Ok, so you could argue that, even without supplying metrics, not using an ORM can ultimately be more performant for some scenarios (which may or may not represent real life usage patterns). But that's like arguing that writing your app in assembly language is going to run faster than the same thing done in Java, Ruby, Python etc. It may be technically true, but you're going to burn up a lot of time and build in a lot of complexity right from the start. So in terms of developer performance and code maintainability you're going to lose out.

'Whaa?', I hear you say, 'who cares if it's easy for the developers to work with, I want blazing fast systems not lazy, bigass developers futzing around with the 'tool du jour' just because it makes their lives easier'.

Yes, but also remeber that you don't necessarily know at this point what the performance characteristics of your application need to be. Let's say you're building a web based API as Corey is. Do you know upfront what the average load will be, how it will be used and so on. Sure, you can guess or even do a little research and get some approximate figures and patterns. Hell, you could even run some benchmarks that test the relative performance of direct connections to a database against an ORM, but they won't tell you anything meaningful at this point. You may even discover that the direct connections are marginally quicker, but it's not a real life usage scenario and half of the (free) benefits of using an ORM probably won't even be brought into play by your test scenarios.

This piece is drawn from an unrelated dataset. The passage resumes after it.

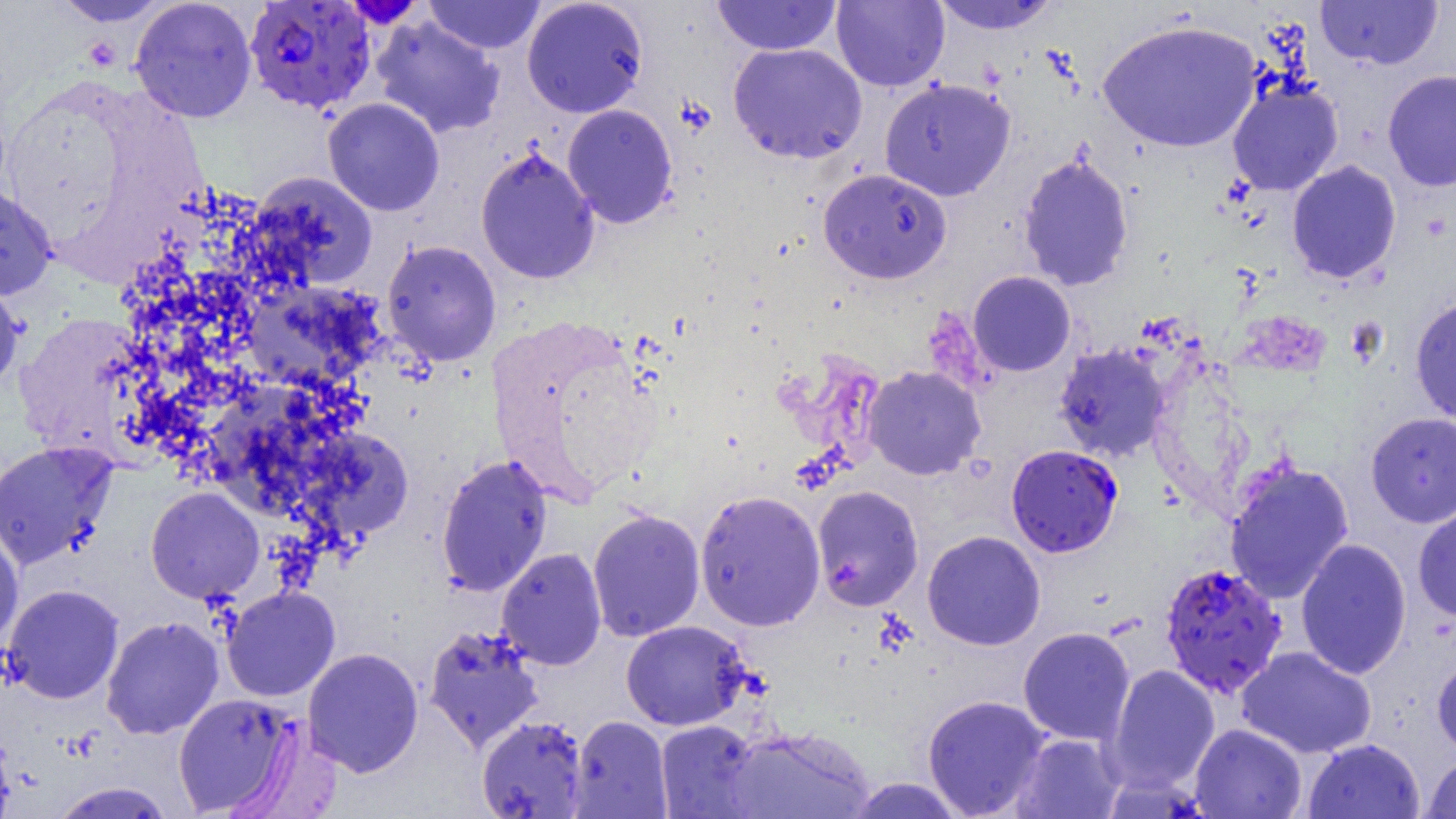

Plasmodium falciparum.

Approximate bounding boxes as (x1,y1)-(x2,y2) corner pairs in pixels. Uninfected red blood cell locations: (51,0)-(172,26), (424,0)-(546,54), (521,0)-(649,118), (711,0)-(842,56), (831,0)-(949,91), (930,0)-(1061,35), (1315,0)-(1443,69), (130,1)-(257,123), (371,16)-(505,138), (1097,19)-(1262,153), (728,43)-(868,164), (1382,70)-(1456,192), (879,77)-(1015,201), (1227,78)-(1343,196), (322,98)-(445,216), (562,104)-(678,228), (475,147)-(600,284), (1017,152)-(1135,292), (1286,160)-(1402,284), (818,168)-(952,283), (249,171)-(378,290), (0,184)-(56,301), (382,240)-(502,365), (968,271)-(1076,376), (0,276)-(26,395), (243,281)-(384,392), (1410,297)-(1456,424), (12,314)-(155,459), (1054,344)-(1171,461), (862,365)-(986,480), (1366,412)-(1456,527), (294,426)-(415,547), (0,441)-(117,569), (435,453)-(553,597), (1224,460)-(1355,605), (811,485)-(924,611), (146,486)-(264,603), (695,489)-(826,631), (1413,505)-(1456,621), (587,508)-(705,641), (0,529)-(23,648), (922,530)-(1045,650), (1295,538)-(1412,680), (496,548)-(607,670), (3,584)-(124,704), (222,586)-(340,702), (101,616)-(224,739), (621,620)-(751,730), (423,624)-(544,753), (1018,626)-(1135,745), (1236,646)-(1377,758), (302,647)-(424,777), (1432,652)-(1456,760), (1104,664)-(1220,794), (173,693)-(299,816), (922,694)-(1051,818), (476,714)-(588,818), (568,715)-(672,818), (655,720)-(765,818), (1189,723)-(1306,819), (0,725)-(15,819), (723,726)-(876,818), (1011,733)-(1125,818), (1303,738)-(1425,819), (1422,753)-(1456,818), (846,777)-(967,818), (50,782)-(176,818). Plasmodium falciparum-infected red blood cell locations: (244,1)-(377,114), (1006,444)-(1123,557), (1159,561)-(1288,698). 1000x magnification. Thin blood film. Optical microscopy. One field of a larger specimen. Image is 1456×819 pixels.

One thing I've discovered in my ten or so years of building big ass apps is that the bottleneck will at some point be the database. Yep, the database itself. Whether it be locked up doing some big query or update (hey, ORMs make locking problems easier to solve too), sending data down the wire to your app servers, out of memory, disk space, available connections or whatever. It's very rarely the app that you'll find yourself waiting on. Of course, there's a case that some of these problems may be the fault of the your app but this is going to be true regardless of whether you're talking to it via some kind of ORM library or a bunch of connections and queries you're managing yourself.

Anyway, we'll come back to performance so let's move on :

2. Software Developers != DBAs

In my experience developers don't think or act like DBAs. They don't often write optimal SQL and they tend to think in terms of code when trying to solve problems in SQL. The opposite is also true, DBA's often write funny code, I once worked with one who was given the task of parsing text files and, of course, set about solving it using an RDBMS. The parsing worked, but took hours and it was quickly replaced with a few lines of C or Perl (I forget which) that did the same job in seconds.

So, abstracting developers from the database can be a good idea, ORMs generally don't make too bad a job of optimising queries and laying out schemas in most cases and they at least follow consistent principles in how they go about such things. The same can't usually be said of people. And besides, ORM frameworks keep getting better as they evolve, so you get the optimisation benefits (collected over years of other peoples' real life scenarios) for FREE every time you update the library. You can't easily build that in yourself and you almost certainly can't build it for free.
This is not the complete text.